Journal of South China University of Technology(Natural Science Edition) ›› 2025, Vol. 53 ›› Issue (5): 82-93.doi: 10.12141/j.issn.1000-565X.240480

• Computer Science & Technology • Previous Articles    

A Spatiotemporal Heterogeneous Two-Stage Fusion Network for Traffic Flow Forecasting

HOU Yue  YIN Jie  ZHANG Zhihao  LU Keke   

  • Online:2025-05-25 Published:2024-12-04

Abstract:

In response to the existing traffic flow prediction studies that fail to fully integrate complex spatiotemporal correlations and heterogeneities, this paper designs a traffic flow prediction network based on grid data—the Spatiotemporal Heterogeneous Two-Stage Fusion Neural Network (ST_HTFNN). This network employs a phased, hierarchical spatiotemporal feature extraction architecture, adopting a new model where the static and dynamic feature extraction stages are serialized. In the static feature extraction stage, a novel Mamba-Like Linear Attention (MLLA) block is introduced as a static heterogeneous fusion unit to achieve spatial correlation and heterogeneity fusion mining. In the dynamic feature extraction stage, a simple and efficient dynamic heterogeneous fusion unit is designed, combining dilated convolution with gating mechanisms to adaptively fuse and capture global and local spatiotemporal correlations and heterogeneities. Furthermore, to address the smoothing of road features during the deep convolution process at the road-level traffic flow characteristics, a road feature enhancement module is designed to reconstruct and enhance road information.
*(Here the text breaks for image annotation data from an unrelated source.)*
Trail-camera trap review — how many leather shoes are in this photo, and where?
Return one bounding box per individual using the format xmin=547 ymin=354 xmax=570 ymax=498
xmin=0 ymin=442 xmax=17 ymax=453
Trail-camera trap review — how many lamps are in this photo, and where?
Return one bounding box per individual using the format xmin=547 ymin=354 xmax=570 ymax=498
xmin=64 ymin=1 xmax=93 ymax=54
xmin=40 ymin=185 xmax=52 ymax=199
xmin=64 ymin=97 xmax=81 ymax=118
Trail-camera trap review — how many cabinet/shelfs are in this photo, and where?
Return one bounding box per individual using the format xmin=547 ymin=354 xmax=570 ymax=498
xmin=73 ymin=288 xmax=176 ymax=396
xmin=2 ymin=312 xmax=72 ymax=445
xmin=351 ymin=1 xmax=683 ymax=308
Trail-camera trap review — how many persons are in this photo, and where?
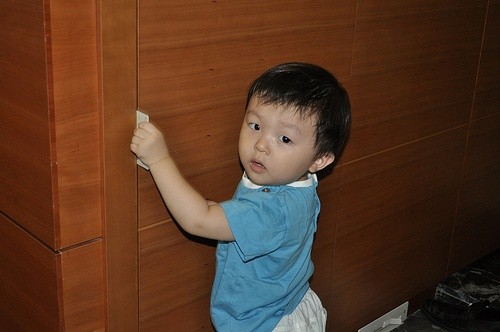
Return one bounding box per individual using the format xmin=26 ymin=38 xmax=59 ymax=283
xmin=130 ymin=61 xmax=352 ymax=331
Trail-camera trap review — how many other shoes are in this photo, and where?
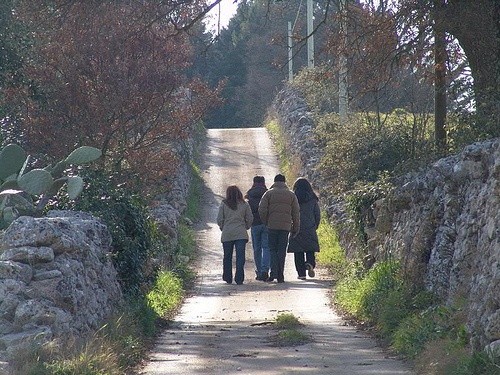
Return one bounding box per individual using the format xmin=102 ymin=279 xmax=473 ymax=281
xmin=255 ymin=272 xmax=274 ymax=281
xmin=235 ymin=281 xmax=243 ymax=285
xmin=277 ymin=276 xmax=284 ymax=283
xmin=226 ymin=280 xmax=232 ymax=284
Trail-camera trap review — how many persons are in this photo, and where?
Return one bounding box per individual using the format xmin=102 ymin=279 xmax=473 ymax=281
xmin=244 ymin=175 xmax=271 ymax=282
xmin=217 ymin=185 xmax=254 ymax=284
xmin=258 ymin=174 xmax=301 ymax=283
xmin=287 ymin=178 xmax=320 ymax=279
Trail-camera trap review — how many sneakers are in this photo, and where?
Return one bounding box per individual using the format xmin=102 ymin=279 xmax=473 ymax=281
xmin=297 ymin=275 xmax=306 ymax=279
xmin=305 ymin=263 xmax=315 ymax=278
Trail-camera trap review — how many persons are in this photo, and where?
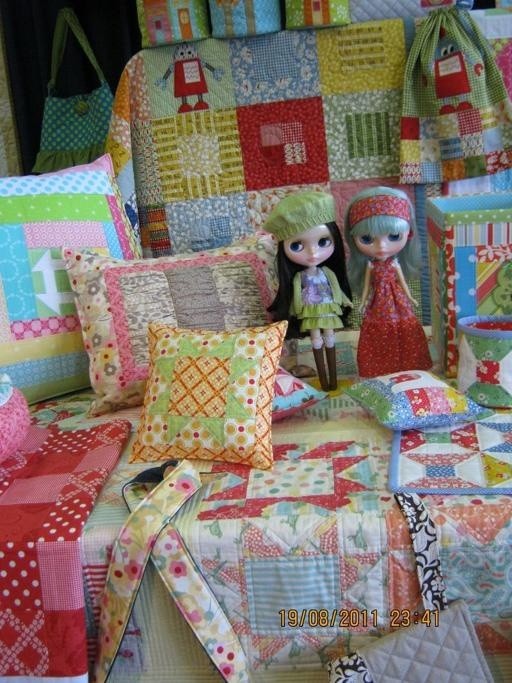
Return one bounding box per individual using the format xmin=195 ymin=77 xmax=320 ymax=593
xmin=261 ymin=191 xmax=352 ymax=392
xmin=343 ymin=185 xmax=433 ymax=377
Finally, an external disturbance feature fusion module is designed to integrate the impact of external disturbance features on traffic flow prediction results. Experimental results on three real-world traffic datasets—BikeNYC, TaxiCQ, and TaxiBJ—demonstrate that the ST_HTFNN model outperforms existing benchmark methods, with an average improvement of 6.13%, 2.06%, and 5.23% in the prediction accuracy evaluation metric MAE.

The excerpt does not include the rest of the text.